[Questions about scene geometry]
————————
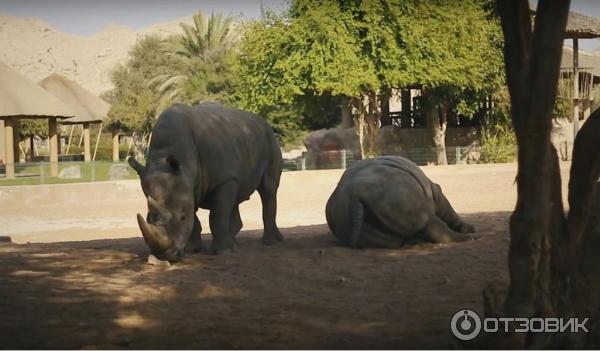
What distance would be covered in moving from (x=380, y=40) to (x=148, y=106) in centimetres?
2293

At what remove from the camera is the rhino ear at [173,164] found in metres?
7.96

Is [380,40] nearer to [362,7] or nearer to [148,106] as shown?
[362,7]

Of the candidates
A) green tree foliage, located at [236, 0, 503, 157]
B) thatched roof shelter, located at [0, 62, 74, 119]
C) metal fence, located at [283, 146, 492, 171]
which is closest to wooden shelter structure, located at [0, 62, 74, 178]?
thatched roof shelter, located at [0, 62, 74, 119]

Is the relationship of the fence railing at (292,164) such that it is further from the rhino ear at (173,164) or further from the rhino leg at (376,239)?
the rhino ear at (173,164)

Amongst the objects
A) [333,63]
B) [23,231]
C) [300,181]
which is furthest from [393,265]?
[333,63]

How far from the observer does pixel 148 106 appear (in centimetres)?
4766

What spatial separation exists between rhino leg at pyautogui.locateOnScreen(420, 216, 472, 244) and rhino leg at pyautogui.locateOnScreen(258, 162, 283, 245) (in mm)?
2232

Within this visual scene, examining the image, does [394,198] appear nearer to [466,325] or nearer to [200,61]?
[466,325]

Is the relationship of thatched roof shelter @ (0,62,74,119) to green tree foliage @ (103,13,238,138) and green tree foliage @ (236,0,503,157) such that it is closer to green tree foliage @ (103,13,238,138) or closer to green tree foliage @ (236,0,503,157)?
green tree foliage @ (236,0,503,157)

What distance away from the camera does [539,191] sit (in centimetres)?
436

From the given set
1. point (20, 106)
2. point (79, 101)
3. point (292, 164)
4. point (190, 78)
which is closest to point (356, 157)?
point (292, 164)

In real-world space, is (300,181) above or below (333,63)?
below

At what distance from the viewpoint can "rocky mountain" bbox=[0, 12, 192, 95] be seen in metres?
114

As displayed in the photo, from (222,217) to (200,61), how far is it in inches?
1720
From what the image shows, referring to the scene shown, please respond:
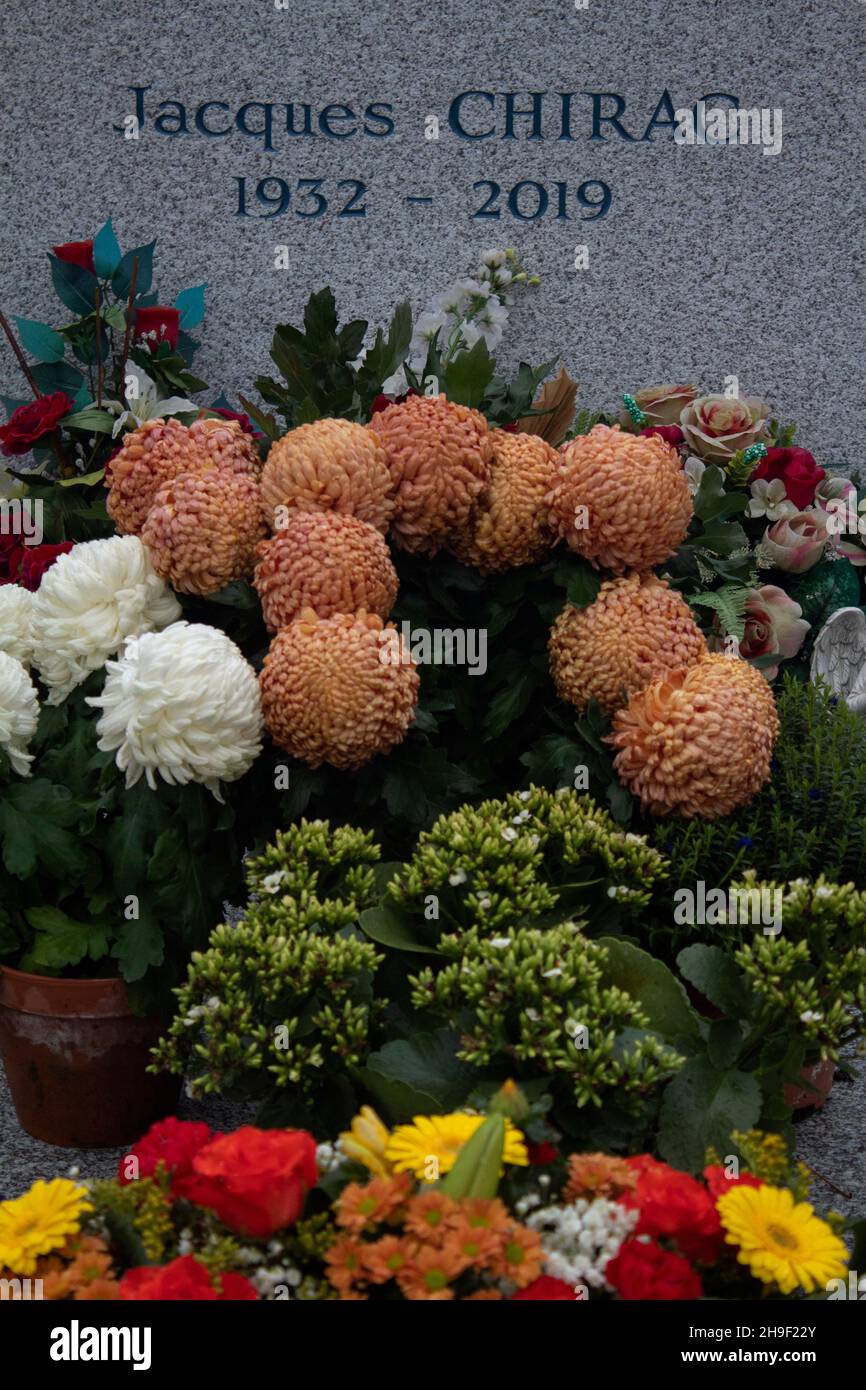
————————
- PROBLEM DESCRIPTION
Could you write out again every line of the records, from the line containing "From the given set" through the end of the records, inclusive, with the requests included and each number in the answers (coordinates and distances) multiplied by 2 and rounded to a whole number, halves up? Leave the pictures out.

- TASK RESPONSE
From the given set
1. point (20, 106)
2. point (79, 101)
3. point (292, 164)
4. point (190, 78)
which is closest to point (356, 157)?
point (584, 328)

In real-world space, is (300,181) above or below (333,63)?
below

At what distance from the viewpoint can "rocky mountain" bbox=[0, 12, 192, 95] be seen in metres?
228

As displayed in the photo, from (222,217) to (200,61), how far is it in inches?
3440
From what the image shows, referring to the scene shown, please respond:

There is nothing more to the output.